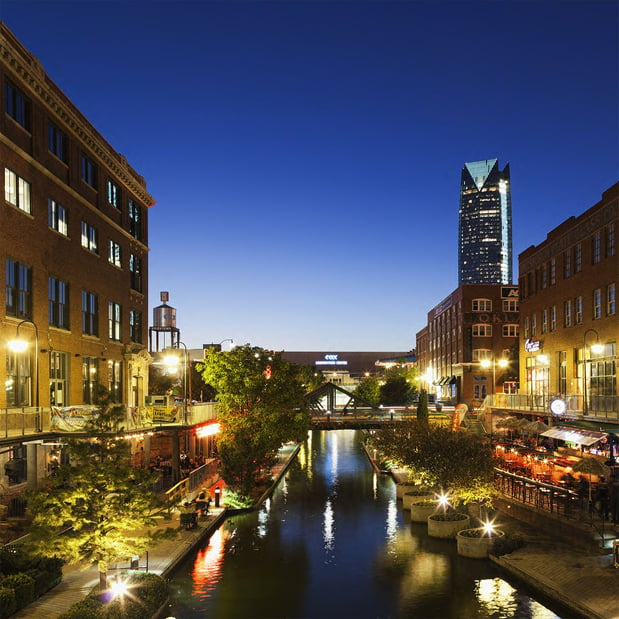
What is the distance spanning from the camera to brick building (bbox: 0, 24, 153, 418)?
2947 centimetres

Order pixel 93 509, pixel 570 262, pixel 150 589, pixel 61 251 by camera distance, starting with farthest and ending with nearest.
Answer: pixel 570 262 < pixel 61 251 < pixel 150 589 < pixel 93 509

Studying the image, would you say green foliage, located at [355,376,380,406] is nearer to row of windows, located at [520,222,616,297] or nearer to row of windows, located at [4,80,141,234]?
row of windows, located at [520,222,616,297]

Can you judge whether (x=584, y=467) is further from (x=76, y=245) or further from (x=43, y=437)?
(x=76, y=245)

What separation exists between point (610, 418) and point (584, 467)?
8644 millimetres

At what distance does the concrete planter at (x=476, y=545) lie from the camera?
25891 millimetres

* * *

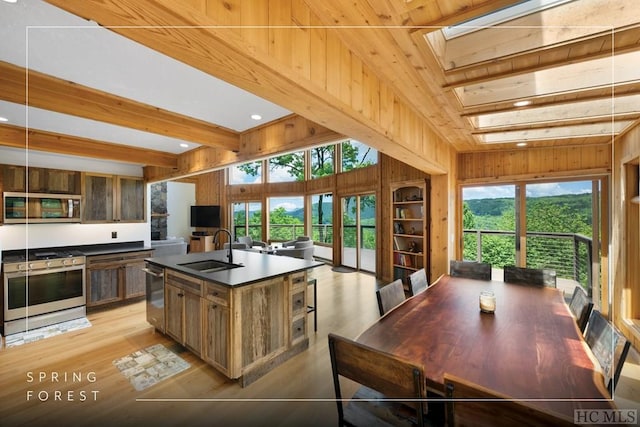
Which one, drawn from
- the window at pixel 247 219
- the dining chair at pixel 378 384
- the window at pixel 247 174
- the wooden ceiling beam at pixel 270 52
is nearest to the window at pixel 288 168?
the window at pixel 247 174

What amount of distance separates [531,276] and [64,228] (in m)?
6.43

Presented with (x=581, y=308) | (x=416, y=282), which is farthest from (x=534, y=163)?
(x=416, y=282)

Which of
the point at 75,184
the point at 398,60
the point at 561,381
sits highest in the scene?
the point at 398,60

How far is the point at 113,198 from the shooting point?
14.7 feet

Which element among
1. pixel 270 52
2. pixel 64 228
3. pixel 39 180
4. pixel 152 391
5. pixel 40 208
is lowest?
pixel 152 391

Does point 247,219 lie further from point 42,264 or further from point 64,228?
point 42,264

__Task objective__:
Reproduce verbatim everything in the material above from the line containing "What separation exists" down to the line containing "8644 millimetres", with both of those lines included.

__Response to the exercise__:
What separation exists between point (610, 418) and point (584, 467)?
8644 millimetres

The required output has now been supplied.